Story-Stränge werden nicht immer zusammengeführt und im letzten Akt komplett aufgegeben
... die allerdings beim Texturdetail Wünsche offen lässt und mit Pop-ups sowie Fade-ins kämpft
KI lässt sich beim Schleichen immer noch zu leicht übertölpeln
Kämpfe gegen größere Gruppen können schnell unübersichtlich und hektisch werden
verwirrendes Mikrotransaktions-Konzept

Wertung

PlayStation4

Schatten des Krieges baut auf den Stärken des Vorgängers auf und ergänzt das spannende Nemesis-System um Festungseroberungen.
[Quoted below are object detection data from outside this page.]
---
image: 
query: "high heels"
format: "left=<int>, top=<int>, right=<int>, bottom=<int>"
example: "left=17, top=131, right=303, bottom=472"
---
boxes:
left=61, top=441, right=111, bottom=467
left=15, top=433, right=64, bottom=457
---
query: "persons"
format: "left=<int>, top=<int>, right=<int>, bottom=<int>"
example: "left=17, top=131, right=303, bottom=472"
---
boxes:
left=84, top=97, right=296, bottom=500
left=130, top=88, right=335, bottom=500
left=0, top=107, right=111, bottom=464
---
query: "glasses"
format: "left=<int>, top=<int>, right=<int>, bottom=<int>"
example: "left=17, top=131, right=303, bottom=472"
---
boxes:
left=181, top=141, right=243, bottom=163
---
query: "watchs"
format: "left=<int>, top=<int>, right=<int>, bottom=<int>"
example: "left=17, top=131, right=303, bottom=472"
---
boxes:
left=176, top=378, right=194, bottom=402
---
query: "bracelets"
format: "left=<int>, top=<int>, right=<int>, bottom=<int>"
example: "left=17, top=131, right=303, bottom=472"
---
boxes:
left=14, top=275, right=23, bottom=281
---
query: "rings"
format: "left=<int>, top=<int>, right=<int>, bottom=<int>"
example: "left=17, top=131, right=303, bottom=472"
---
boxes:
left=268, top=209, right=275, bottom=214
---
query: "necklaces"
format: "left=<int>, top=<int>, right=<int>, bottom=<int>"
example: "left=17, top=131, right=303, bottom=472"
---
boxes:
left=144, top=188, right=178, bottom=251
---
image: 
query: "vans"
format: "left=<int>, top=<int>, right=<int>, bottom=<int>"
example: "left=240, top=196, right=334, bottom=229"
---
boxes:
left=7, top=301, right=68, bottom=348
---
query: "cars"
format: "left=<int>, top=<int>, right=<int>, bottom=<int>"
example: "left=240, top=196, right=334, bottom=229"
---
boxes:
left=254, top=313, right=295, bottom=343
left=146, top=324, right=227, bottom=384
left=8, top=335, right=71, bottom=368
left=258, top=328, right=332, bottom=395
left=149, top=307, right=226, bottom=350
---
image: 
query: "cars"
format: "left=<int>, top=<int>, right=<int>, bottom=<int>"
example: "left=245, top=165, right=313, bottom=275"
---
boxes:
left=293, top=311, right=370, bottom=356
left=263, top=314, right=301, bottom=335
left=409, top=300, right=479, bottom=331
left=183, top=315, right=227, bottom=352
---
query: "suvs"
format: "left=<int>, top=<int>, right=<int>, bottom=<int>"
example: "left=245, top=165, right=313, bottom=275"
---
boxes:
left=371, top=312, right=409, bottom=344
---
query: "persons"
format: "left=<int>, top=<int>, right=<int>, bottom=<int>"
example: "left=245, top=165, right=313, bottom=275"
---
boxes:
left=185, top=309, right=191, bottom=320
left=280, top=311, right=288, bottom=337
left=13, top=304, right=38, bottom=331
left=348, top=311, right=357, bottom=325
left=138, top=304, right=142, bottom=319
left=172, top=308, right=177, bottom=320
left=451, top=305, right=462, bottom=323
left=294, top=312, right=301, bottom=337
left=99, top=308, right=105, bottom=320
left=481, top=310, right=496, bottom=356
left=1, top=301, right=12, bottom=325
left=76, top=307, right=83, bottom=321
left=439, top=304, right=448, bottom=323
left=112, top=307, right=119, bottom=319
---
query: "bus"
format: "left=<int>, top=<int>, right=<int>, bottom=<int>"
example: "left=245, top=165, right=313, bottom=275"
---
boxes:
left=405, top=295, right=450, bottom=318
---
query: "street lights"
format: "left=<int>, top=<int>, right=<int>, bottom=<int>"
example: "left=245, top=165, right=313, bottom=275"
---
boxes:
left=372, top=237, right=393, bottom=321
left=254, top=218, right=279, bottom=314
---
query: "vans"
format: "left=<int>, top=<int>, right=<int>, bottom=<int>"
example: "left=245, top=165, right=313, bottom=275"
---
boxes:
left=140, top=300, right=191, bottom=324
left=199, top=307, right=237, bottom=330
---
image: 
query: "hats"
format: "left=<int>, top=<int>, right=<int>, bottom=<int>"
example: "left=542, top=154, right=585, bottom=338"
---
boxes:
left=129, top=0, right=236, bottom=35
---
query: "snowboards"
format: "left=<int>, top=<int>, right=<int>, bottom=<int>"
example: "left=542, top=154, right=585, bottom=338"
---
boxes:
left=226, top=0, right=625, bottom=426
Es bleiben aber auch Schwäche bestehen, während die freiwilligen Mikrotransaktionen sauer aufstoßen.

PC

Schatten des Krieges baut auf den Stärken des Vorgängers auf und ergänzt das spannende Nemesis-System um Festungseroberungen. Es bleiben aber auch Schwäche bestehen, während die freiwilligen Mikrotransaktionen sauer aufstoßen.

XboxOne

Schatten des Krieges baut auf den Stärken des Vorgängers auf und ergänzt das spannende Nemesis-System um Festungseroberungen. Es bleiben aber auch Schwäche bestehen, während die freiwilligen Mikrotransaktionen sauer aufstoßen.